Monday, July 28, 2003


On the Discalced Carmelite calendar, this is the feast of Blessed John Soreth, O.Carm. (The Ancient Observance celebrate his feast on 24 July.)

Blessed John was born in 1394 in Caen, and thus was a fellow Norman with St. Therese of Lisieux. He was a noted theologian of the Order in the 15th century and eventually became Prior General from 1451 until his death in 1471. It was Blessed John who was responsible for Pope Nicholas V in the bull Cum Nulla officially incorporating nuns into the Order and legally establishing the Carmelite Third Order. Pope John Paul II’s recognition of the 550th anniversary of Cum Nulla may be found here.

Thus it is Blessed John who is at least remotely responsible for the existence of the Discalced Carmelite Order. Had he not worked to provide for those women who wished to be Carmelites, St. Teresa of Jesus [of Avila] would have had no Carmelite convent to join. She might still have been a very holy woman and a canonized saint. She might even have reformed some order. But it wouldn’t have been the Carmelite Order.

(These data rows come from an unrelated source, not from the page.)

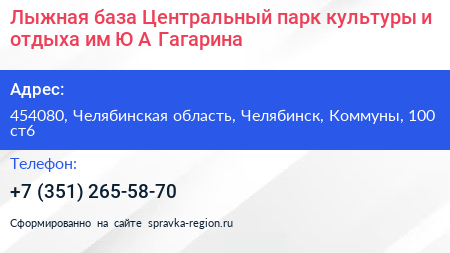 Лыжная база Центральный парк культуры и отдыха им Ю А Гагарина

Адрес:

454080, Челябинская область, Челябинск, Коммуны, 100 ст6

Телефон:

+7 (351) 265-58-70

Сформированно на сайте spravka-region.ru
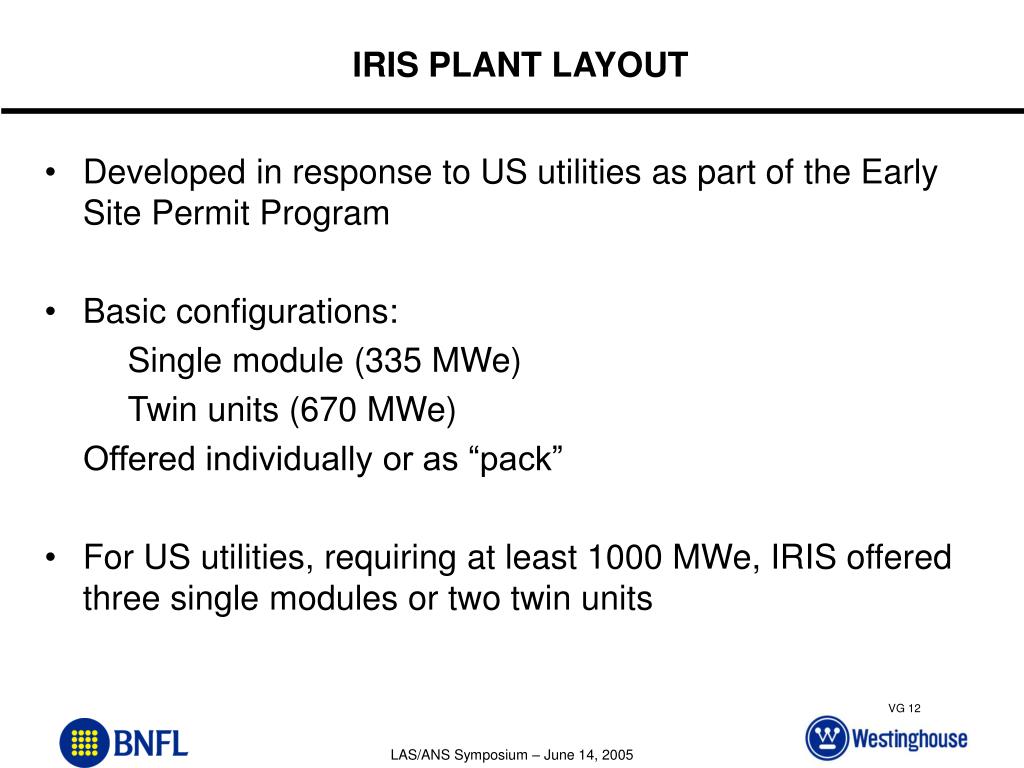 IRIS PLANT LAYOUT

• Developed in response to US utilities as part of the Early Site Permit Program

• Basic configurations:
Single module (335 MWe)
Twin units (670 MWe)
Offered individually or as “pack”

• For US utilities, requiring at least 1000 MWe, IRIS offered three single modules or two twin units

VG 12

BNFL

LAS/ANS Symposium – June 14, 2005

Westinghouse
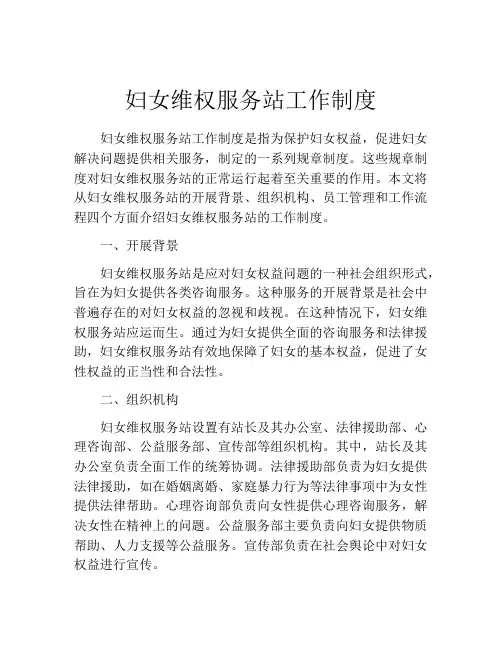 妇女维权服务站工作制度

妇女维权服务站工作制度是指为保护妇女权益，促进妇女解决问题提供相关服务，制定的一系列规章制度。这些规章制度对妇女维权服务站的正常运行起着至关重要的作用。本文将从妇女维权服务站的开展背景、组织机构、员工管理和工作流程四个方面介绍妇女维权服务站的工作制度。

一、开展背景

妇女维权服务站是应对妇女权益问题的一种社会组织形式，旨在为妇女提供各类咨询服务。这种服务的开展背景是社会中普遍存在的对妇女权益的忽视和歧视。在这种情况下，妇女维权服务站应运而生。通过为妇女提供全面的咨询服务和法律援助，妇女维权服务站有效地保障了妇女的基本权益，促进了女性权益的正当性和合法性。

二、组织机构

妇女维权服务站设置有站长及其办公室、法律援助部、心理咨询部、公益服务部、宣传部等组织机构。其中，站长及其办公室负责全面工作的统筹协调。法律援助部负责为妇女提供法律援助，如在婚姻离婚、家庭暴力行为等法律事项中为女性提供法律帮助。心理咨询部负责向女性提供心理咨询服务，解决女性在精神上的问题。公益服务部主要负责向妇女提供物质帮助、人力支援等公益服务。宣传部负责在社会舆论中对妇女权益进行宣传。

An essay discussing a collection of his sermons can be found here in PDF format. There is some discussion of his life here and a good deal of his personality is revealed by means of these sermons. He was apparently quite a fiery preacher. A contemporary says: “Once he preached in Liege about the blood of Christ poured out in love for our sake on the altar of he Cross, when he so enflamed his hearers that tears fell on the cheeks of both men and women, wetting their clothes and flowing onto the pavement of the church.”

It looks as though he wouldn’t have made a very good capitalist. Michael Novak would have a seizure. “In sermons dealing with sin, Soreth reproves first of all the sins of the merchants. Sermons 25 through 31 as well as 33 and 34, deal specifically with economic questions, especially with usury. The first of these uses trade mainly as a metaphor, but no. 26 attacks the question straight on. Since goods need to be carried from place to place, Soreth says, there must be merchants, but the life of a merchant is spiritually dangerous: Dame Avarice waits for him. Merchants should only work to support their wives and children, and to give to the poor, not in order to gain ‘grans estas.’ He enumerates the sins of merchants: breaking the Sabbath and feasts, charging more than a just price, speculating on the resale of goods, swearing false oaths, using false weights and measures, selling fraudulently in dark places, cheating in negotiation, selling tainted food and drugs, speculation in exchange rates, and taking long trips without their wives, so that the marriage debt is not paid.”

The current collect for Blessed John’s feast day can be found here.

This is his collect in the old liturgy (which in those days was on 30 July):

Bonorum omnium largitor Deus, qui beatum Joannem ardenti honoris tui zelo et singulari in subeundis periculis fortitudine roborasti : ejus meritis et precibus concede ; ut adversa omnia tolerare et in tua dilectione persistere valeamus. Per Dominum nostrum Iesum Christum.

My translation: "O God, Giver of all good things, who strengthened Blessed John with ardent zeal for Thy honour and with remarkable fortitude in undergoing trials, grant by his merits and prayers, that we may be able to bear all adversities and persevere in Thy love. Through Our Lord Jesus Christ." (Complaints may be sent to the usual address.)